(Annotation records)
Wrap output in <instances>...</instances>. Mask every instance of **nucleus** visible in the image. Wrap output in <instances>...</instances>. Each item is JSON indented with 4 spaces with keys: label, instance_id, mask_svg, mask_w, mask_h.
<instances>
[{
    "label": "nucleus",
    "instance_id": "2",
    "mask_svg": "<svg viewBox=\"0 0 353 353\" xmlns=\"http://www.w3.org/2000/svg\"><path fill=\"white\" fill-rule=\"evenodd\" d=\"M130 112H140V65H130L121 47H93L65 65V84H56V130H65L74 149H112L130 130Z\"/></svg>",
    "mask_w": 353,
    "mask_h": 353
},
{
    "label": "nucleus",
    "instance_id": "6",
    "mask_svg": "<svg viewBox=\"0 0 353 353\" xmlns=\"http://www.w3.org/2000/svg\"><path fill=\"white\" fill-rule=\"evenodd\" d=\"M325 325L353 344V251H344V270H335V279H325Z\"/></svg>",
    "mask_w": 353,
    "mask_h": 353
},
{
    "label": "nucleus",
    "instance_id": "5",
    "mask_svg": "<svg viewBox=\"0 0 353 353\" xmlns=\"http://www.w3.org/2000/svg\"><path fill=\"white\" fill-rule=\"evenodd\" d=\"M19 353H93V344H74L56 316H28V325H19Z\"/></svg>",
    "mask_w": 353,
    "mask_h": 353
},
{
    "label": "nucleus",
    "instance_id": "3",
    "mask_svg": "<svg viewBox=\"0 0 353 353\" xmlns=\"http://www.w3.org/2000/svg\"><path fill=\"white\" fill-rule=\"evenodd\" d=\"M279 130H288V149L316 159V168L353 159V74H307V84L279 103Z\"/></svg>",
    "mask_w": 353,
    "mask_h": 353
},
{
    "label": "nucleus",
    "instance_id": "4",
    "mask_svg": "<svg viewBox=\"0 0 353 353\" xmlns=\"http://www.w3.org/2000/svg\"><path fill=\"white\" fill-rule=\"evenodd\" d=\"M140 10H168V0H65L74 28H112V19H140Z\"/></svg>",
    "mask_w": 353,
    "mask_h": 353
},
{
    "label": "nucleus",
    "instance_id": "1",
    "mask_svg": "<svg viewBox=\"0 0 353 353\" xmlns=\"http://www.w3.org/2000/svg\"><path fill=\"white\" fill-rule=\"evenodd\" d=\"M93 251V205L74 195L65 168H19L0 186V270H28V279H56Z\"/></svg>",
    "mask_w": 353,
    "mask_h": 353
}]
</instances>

◆ Work instructions ◆
Rewrite the lines above as a JSON list of strings, with one string per line and blank lines left out.

◆ Problem solution ◆
[
  "Wrap output in <instances>...</instances>. Mask every instance of **nucleus** visible in the image. Wrap output in <instances>...</instances>. Each item is JSON indented with 4 spaces with keys: label, instance_id, mask_svg, mask_w, mask_h.",
  "<instances>",
  "[{",
  "    \"label\": \"nucleus\",",
  "    \"instance_id\": \"2\",",
  "    \"mask_svg\": \"<svg viewBox=\\\"0 0 353 353\\\" xmlns=\\\"http://www.w3.org/2000/svg\\\"><path fill=\\\"white\\\" fill-rule=\\\"evenodd\\\" d=\\\"M130 112H140V65H130L121 47H93L65 65V84H56V130H65L74 149H112L130 130Z\\\"/></svg>\",",
  "    \"mask_w\": 353,",
  "    \"mask_h\": 353",
  "},",
  "{",
  "    \"label\": \"nucleus\",",
  "    \"instance_id\": \"6\",",
  "    \"mask_svg\": \"<svg viewBox=\\\"0 0 353 353\\\" xmlns=\\\"http://www.w3.org/2000/svg\\\"><path fill=\\\"white\\\" fill-rule=\\\"evenodd\\\" d=\\\"M325 325L353 344V251H344V270H335V279H325Z\\\"/></svg>\",",
  "    \"mask_w\": 353,",
  "    \"mask_h\": 353",
  "},",
  "{",
  "    \"label\": \"nucleus\",",
  "    \"instance_id\": \"5\",",
  "    \"mask_svg\": \"<svg viewBox=\\\"0 0 353 353\\\" xmlns=\\\"http://www.w3.org/2000/svg\\\"><path fill=\\\"white\\\" fill-rule=\\\"evenodd\\\" d=\\\"M19 353H93V344H74L56 316H28V325H19Z\\\"/></svg>\",",
  "    \"mask_w\": 353,",
  "    \"mask_h\": 353",
  "},",
  "{",
  "    \"label\": \"nucleus\",",
  "    \"instance_id\": \"3\",",
  "    \"mask_svg\": \"<svg viewBox=\\\"0 0 353 353\\\" xmlns=\\\"http://www.w3.org/2000/svg\\\"><path fill=\\\"white\\\" fill-rule=\\\"evenodd\\\" d=\\\"M279 130H288V149L316 159V168L353 159V74H307V84L279 103Z\\\"/></svg>\",",
  "    \"mask_w\": 353,",
  "    \"mask_h\": 353",
  "},",
  "{",
  "    \"label\": \"nucleus\",",
  "    \"instance_id\": \"4\",",
  "    \"mask_svg\": \"<svg viewBox=\\\"0 0 353 353\\\" xmlns=\\\"http://www.w3.org/2000/svg\\\"><path fill=\\\"white\\\" fill-rule=\\\"evenodd\\\" d=\\\"M140 10H168V0H65L74 28H112V19H140Z\\\"/></svg>\",",
  "    \"mask_w\": 353,",
  "    \"mask_h\": 353",
  "},",
  "{",
  "    \"label\": \"nucleus\",",
  "    \"instance_id\": \"1\",",
  "    \"mask_svg\": \"<svg viewBox=\\\"0 0 353 353\\\" xmlns=\\\"http://www.w3.org/2000/svg\\\"><path fill=\\\"white\\\" fill-rule=\\\"evenodd\\\" d=\\\"M93 251V205L74 195L65 168H19L0 186V270H28V279H56Z\\\"/></svg>\",",
  "    \"mask_w\": 353,",
  "    \"mask_h\": 353",
  "}]",
  "</instances>"
]